EXERCISE DESCRIPTION =
Each line from the one containing "e.g., Intel SGX" through the end of the data below is to be output verbatim, with no lines added or left out.
····················
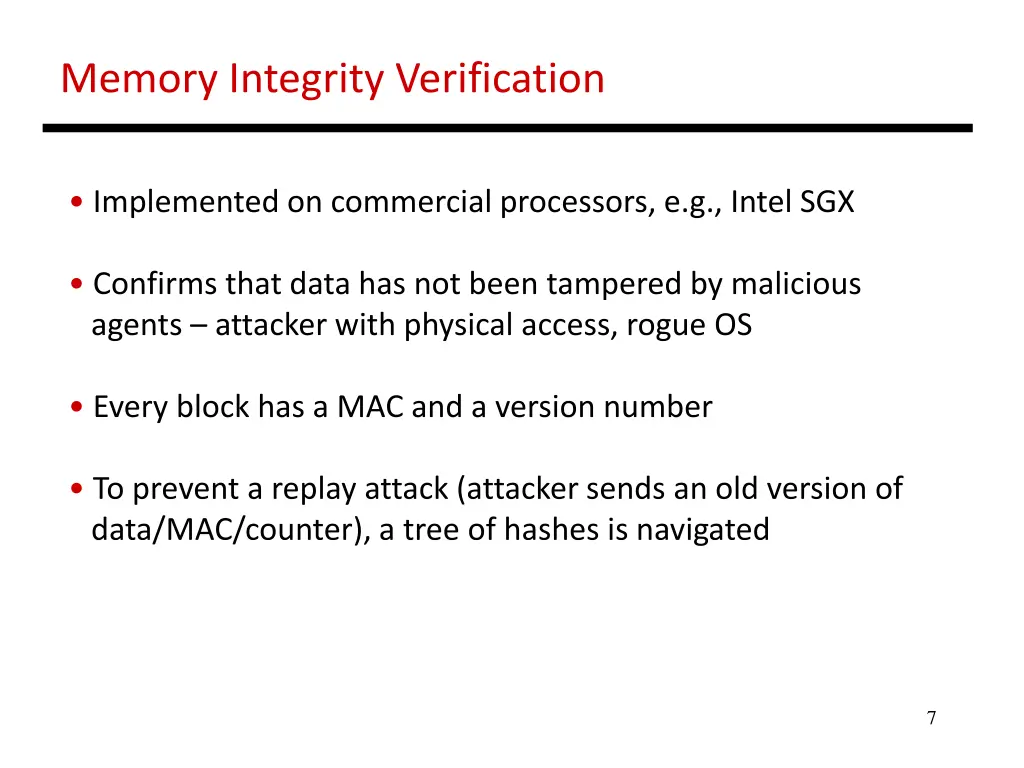 Memory Integrity Verification

• Implemented on commercial processors, e.g., Intel SGX

• Confirms that data has not been tampered by malicious agents – attacker with physical access, rogue OS

• Every block has a MAC and a version number

• To prevent a replay attack (attacker sends an old version of data/MAC/counter), a tree of hashes is navigated

7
····················
RESULT OF THIS EXERCISE =
• Implemented on commercial processors, e.g., Intel SGX

• Confirms that data has not been tampered by malicious agents – attacker with physical access, rogue OS

• Every block has a MAC and a version number

• To prevent a replay attack (attacker sends an old version of data/MAC/counter), a tree of hashes is navigated

7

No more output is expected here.